[sword-devel] The OSIS Vision vs STEP

Troy A. Griffitts sword-devel@crosswire.org
Fri, 04 Oct 2002 12:33:36 -0700


Chris,	
	While I appreciate your comments, I have disregarded (and think others 
should as well) the doom pronouncements on OSIS sales and distribution.

	I had a conference call yesterday with the American Bible Society and 
they have assured me that they plan to sell and distribute OSIS 
documents exactly as I have stated in my previous email.  I am working 
with them to produce an OSIS document repository that will deliver OSIS 
texts in PDF, eBook, and other formats to end users.  They are working 
on solutions for digital rights management, and future OSIS 
specifications will likely included such.

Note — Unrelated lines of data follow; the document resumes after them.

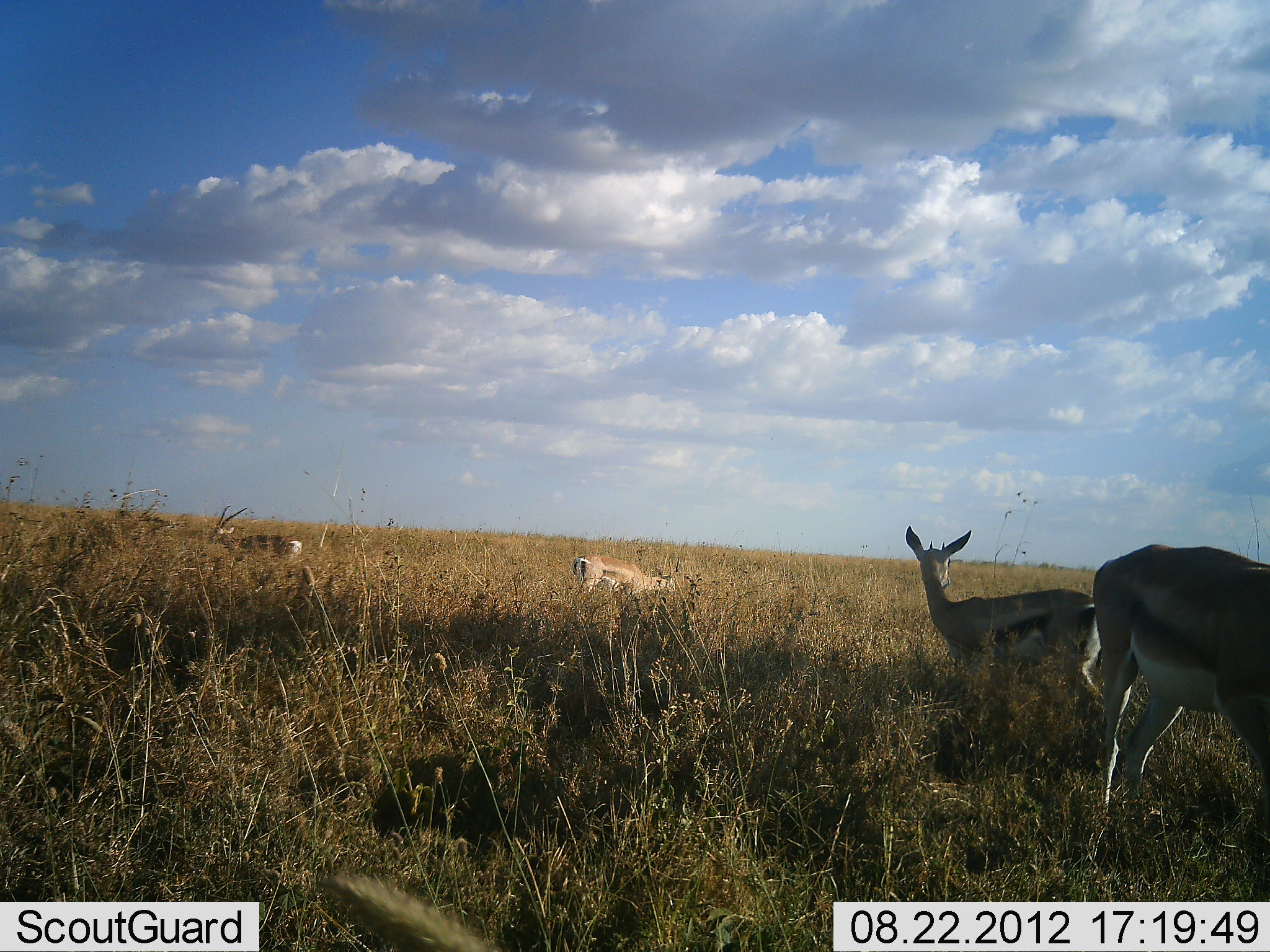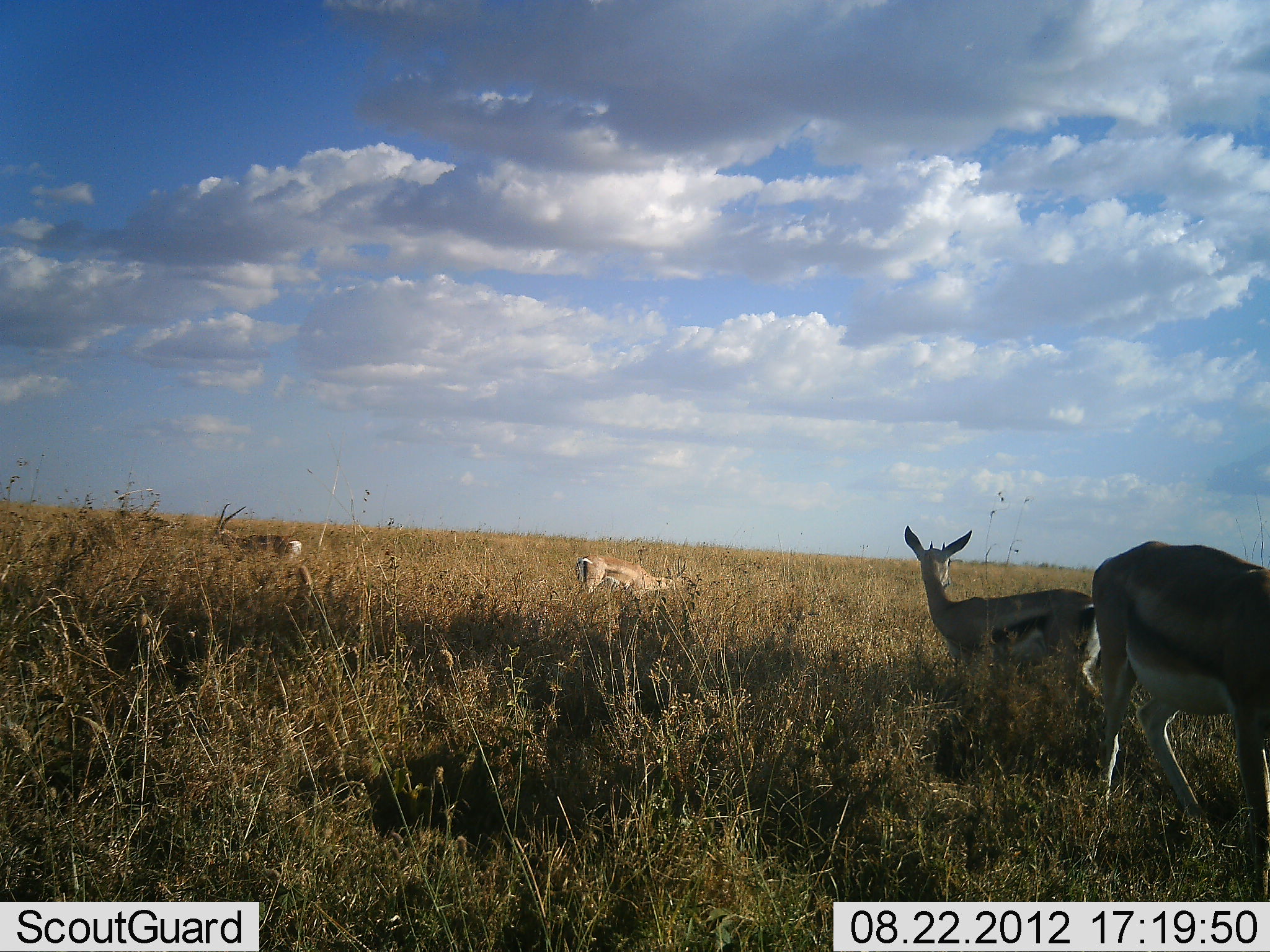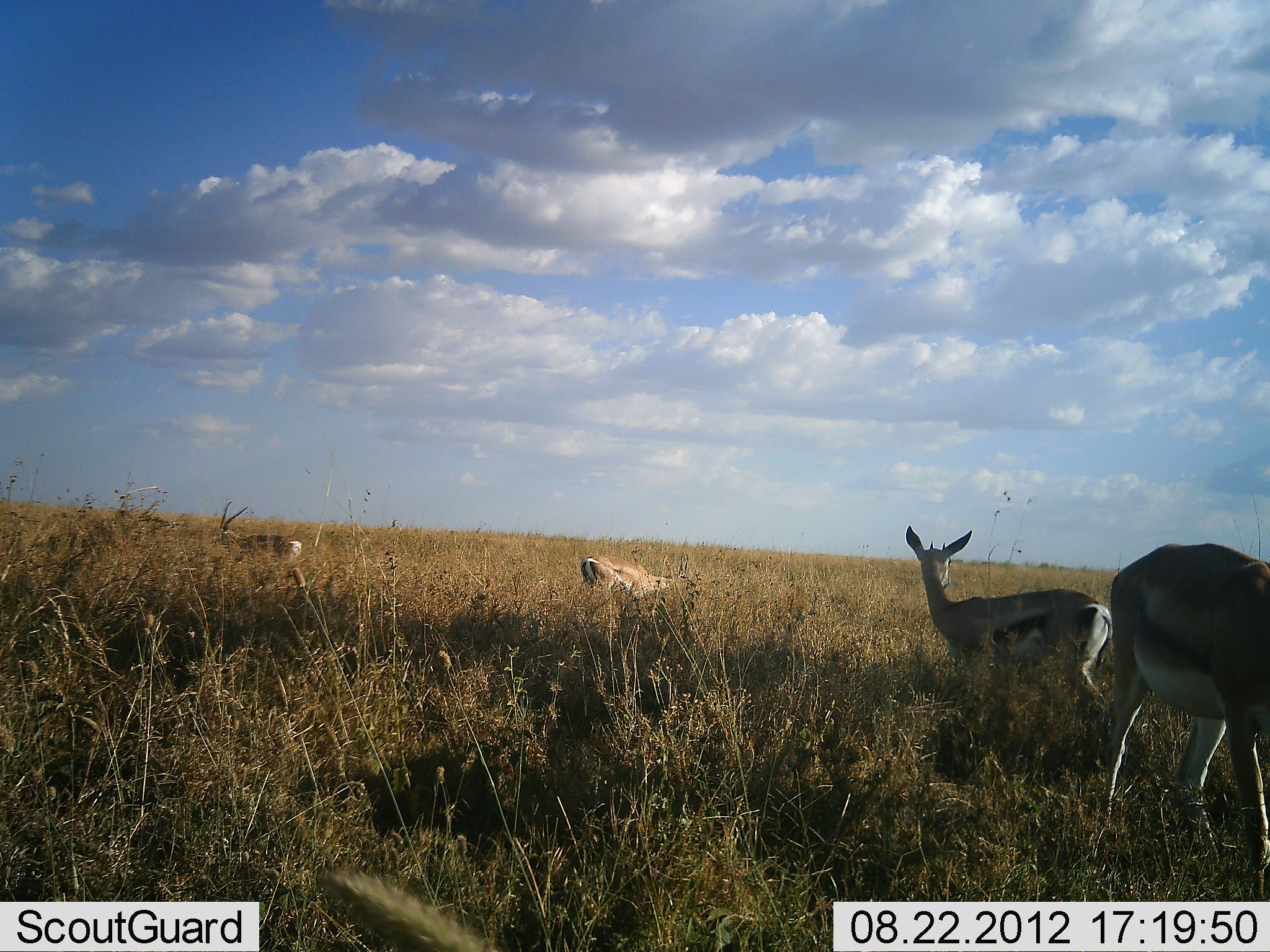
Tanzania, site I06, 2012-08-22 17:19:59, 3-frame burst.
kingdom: Animalia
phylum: Chordata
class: Mammalia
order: Artiodactyla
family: Bovidae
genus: Eudorcas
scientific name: Eudorcas thomsonii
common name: thomson's gazelle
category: gazellethomsons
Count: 4.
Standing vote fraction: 60%.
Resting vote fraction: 0%.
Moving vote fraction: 10%.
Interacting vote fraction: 0%.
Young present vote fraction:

	If you don't think this vision for OSIS is valid, tell it to the 150+ 
publishers, software vendors, and Bible Societies already signed up for 
OSIS training next month in Canada.

	-Troy.



Chris Little wrote:
> On Mon, 30 Sep 2002, Don A. Elbourne Jr. wrote:
> 
> 
>>STEP was supposed to be the same thing, and it appears to have flopped. I
>>hope OSIS succeeds. As a format, it is better, but I am partial to XML. As
>>far as vision goes, I'm not sure what real world advantages it will have
>>over STEP, if any.
> 
> 
> It's never going to happen the way Troy hopes it will.  It's also never
> going to work like STEP did (thankfully).
> 
> OSIS is an XML standard.  It's plaintext.  It's completely unprotected 
> from copying and redistribution.
> 
> The only content owners who would consider distributing material to
> consumers in a format like this are the ones who don't care about
> restricting distribution, which is almost none of them.  And they're the
> ones who give us premission anyway, so this solves no problem.
> 
> Content owners might use STEP as an interchange format with other
> corporations (other content holders, software publishers, etc.), but not
> so that they can give out the whole plaintext document.  They'll do it so
> that they can easily & predictably produce protected content (printed 
> books, encrypted electronic texts, etc.).
> 
> IBS/Zondervan are never going to give out an OSIS edition of the NIV.
> 
> Relying on Bible societies to do their own sales is a nice way of shirking 
> all responsibility and ensuring that nothing will ever be accomplished, in 
> my opinion.  They have essentially no motivation when other platforms 
> already provide their translations.  It also hinders the users who have to 
> go to 3 different publishers and perform 3 different transactions just to 
> buy the three most popular translations, which you can do in one 
> transaction when using any other Bible program.
> 
> In my opinion, the most viable solution to the problem of getting 
> copyrighted texts into people's hands is to partner with someone who does 
> this already--a few of you know who I mean.
> 
> In short though... to answer your question:  STEP is a hack of RTF.  All 
> the content creation tools were proprietary and expensive.  OSIS is XML 
> and easy to create--by design.  Anyone can make an OSIS document, even me!  
> People like XML, it's chic, it's hip.  No one ever liked RTF.  Except MS.  
> Lot's of other reasons too.  It's open.  Well thought out, etc.  Yeah.